A month ago, not long after the RC was released, I wiped my ol’ Server 2003R2 notebook (yes), and installed Win7 x64. Time to try a consumer OS on the machine again, finally go 64-bit, and jump without a net (I had a big client demo coming up and decided it would be sink-or-swim with 7).
First, a word about this laptop. Bought in the holiday sale period of ‘07 just for client demos and occasional web surfing, it would take a whole new, um, “lower end” category of Microsoft “Shopper” commercials to capture the spirit of this baby: for $299 I got a mobile Celeron (1.6 GHz, one core, no HT) and 512MB of RAM. Billed as “Vista Basic Ready,” it was being discontinued due to … not really being Vista Basic Ready. Well, duh. I had given up on Vista after my 3.6GHz desktop choked on it, so I put another GB in the laptop and loaded Server 2003R2 (using unofficial XP drivers I grabbed off the net).
So … Windows 7.
Upon install, all of the hardware was supported perfectly, which isn’t a huge surprise since 7 uses Vista-era drivers and this hardware ensemble was originally targeted for Vista.
Except for a compatibility issue with AVG Anti-Virus (which I’ve written about before), it has worked almost perfectly with everything I’ve thrown at it – ranging from Office and Visual Studio 2008 to Alfresco Enterprise (yes, a Java server app), Google Earth, and Ruby. Overall performance has been excellent and better than I would have expected. No, I wouldn’t play games on this machine, and the 5400-rpm hard drive can be a drag just as it is on most laptops.

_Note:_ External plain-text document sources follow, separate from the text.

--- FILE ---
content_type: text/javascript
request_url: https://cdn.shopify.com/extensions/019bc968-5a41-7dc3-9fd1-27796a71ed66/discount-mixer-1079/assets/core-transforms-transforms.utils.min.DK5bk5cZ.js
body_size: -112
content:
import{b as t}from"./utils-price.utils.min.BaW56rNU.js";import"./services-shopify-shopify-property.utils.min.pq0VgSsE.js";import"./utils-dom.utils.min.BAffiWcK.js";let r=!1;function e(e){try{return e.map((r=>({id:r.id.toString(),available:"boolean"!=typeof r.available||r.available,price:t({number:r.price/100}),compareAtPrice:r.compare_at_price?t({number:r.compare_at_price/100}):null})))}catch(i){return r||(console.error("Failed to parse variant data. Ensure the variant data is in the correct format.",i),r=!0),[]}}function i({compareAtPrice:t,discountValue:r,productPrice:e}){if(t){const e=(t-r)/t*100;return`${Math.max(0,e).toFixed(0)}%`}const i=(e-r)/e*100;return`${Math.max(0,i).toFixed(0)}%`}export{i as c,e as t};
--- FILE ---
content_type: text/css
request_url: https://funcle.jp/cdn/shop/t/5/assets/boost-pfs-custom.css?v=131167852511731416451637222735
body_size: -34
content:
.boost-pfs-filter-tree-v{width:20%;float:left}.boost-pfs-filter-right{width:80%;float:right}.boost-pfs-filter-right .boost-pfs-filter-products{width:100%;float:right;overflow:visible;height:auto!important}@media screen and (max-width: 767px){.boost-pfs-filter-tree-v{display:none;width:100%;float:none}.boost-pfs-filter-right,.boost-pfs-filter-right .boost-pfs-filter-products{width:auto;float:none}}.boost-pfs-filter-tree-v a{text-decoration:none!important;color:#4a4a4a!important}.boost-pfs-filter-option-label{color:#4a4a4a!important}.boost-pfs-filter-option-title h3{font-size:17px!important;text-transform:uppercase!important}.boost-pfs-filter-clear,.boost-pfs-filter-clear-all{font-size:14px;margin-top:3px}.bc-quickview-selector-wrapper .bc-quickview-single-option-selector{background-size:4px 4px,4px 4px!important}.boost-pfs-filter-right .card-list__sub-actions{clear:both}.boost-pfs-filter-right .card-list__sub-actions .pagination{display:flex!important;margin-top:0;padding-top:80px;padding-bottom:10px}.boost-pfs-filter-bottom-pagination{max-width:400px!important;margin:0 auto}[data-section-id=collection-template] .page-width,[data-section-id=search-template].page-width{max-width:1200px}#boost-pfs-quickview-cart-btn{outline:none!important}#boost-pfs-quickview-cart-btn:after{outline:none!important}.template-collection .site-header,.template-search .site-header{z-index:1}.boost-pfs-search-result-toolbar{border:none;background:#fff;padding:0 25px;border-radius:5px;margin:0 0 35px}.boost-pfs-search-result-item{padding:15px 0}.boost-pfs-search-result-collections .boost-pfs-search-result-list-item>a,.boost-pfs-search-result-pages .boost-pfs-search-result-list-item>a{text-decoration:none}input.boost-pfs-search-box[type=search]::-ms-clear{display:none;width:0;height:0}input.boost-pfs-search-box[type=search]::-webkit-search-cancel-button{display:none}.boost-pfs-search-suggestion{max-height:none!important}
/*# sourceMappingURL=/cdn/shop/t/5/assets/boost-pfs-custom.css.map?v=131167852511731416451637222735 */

The two big negatives I’ve seen are as follows and will hopefully be fixed by RTM time.
First, there is a well-documented issue with WiFi. On a cold boot, Windows does just what you want it to do with the WiFi. But, after waking from sleep or hibernate, or trying to switch networks a few times, it just cannot seem to sort itself out. Most of the time you are forced to reboot to get a working connection. This bug is all over Microsoft’s Win 7 feedback forums, I’m just too lazy to look up a link right now. So hopefully it will get a fix.
Second, the integration with other default browsers (I use Chrome) is broken in a bunch of places. Many of the cases where the shell is called to supply a browser to a specific URL do not work (e.g., menu options in twhirl, connections to the web from Office Live). In addition, Windows doesn’t want to associate local .html (or .htm) files with Chrome. Sometimes I can get these things fixed, but then they revert (perhaps partly a result of Chrome’s auto-updates).
These cases all work fine on XP and don’t require in-process loading (suggesting it’s not a x86/x64 issue). It’s inconvenient, and the anti-trust folks will be back after Microsoft if they don’t make other browsers first-class citizens soon. So this bug should get squashed.
Aside from those two admittedly very annoying issues, this is a really solid, fast, and elegant operating system. How serious is the “Microsoft tax” issue on OEM PCs? I don’t know, but if I do pay such an implicit tax on a new machine, I’ll be a heck of a lot happier if I can get a Win 7 license out of the deal and not a Vista license for my trouble.